#### GOAL
Can you set down every item below word for word, leaving out the pictures?

..........

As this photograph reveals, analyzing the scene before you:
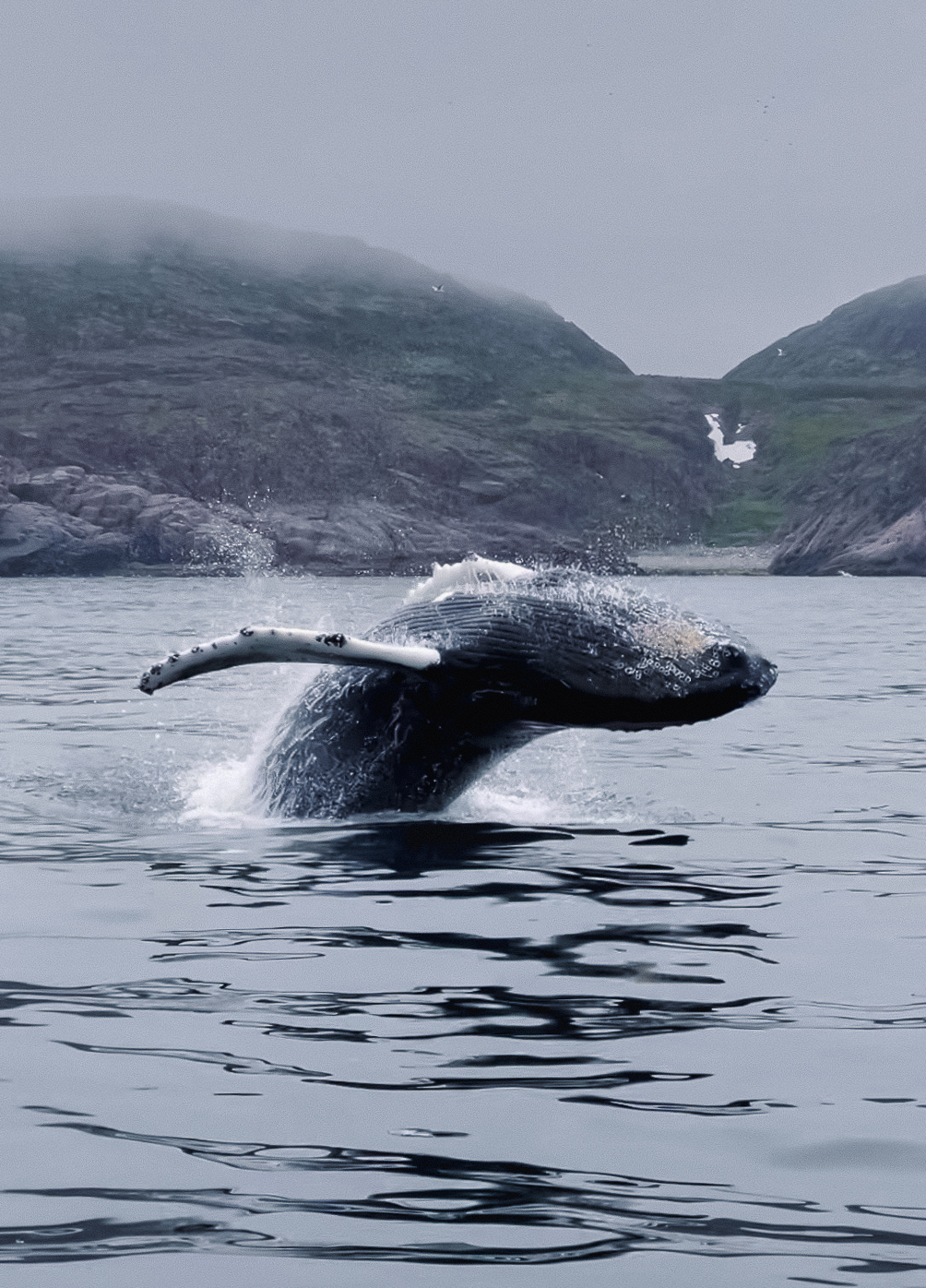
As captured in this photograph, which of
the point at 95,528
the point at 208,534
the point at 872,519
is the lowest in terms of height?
the point at 208,534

..........

#### EXPECTED OUTPUT
As this photograph reveals, analyzing the scene before you:
As captured in this photograph, which of
the point at 95,528
the point at 208,534
the point at 872,519
is the lowest in terms of height?
the point at 208,534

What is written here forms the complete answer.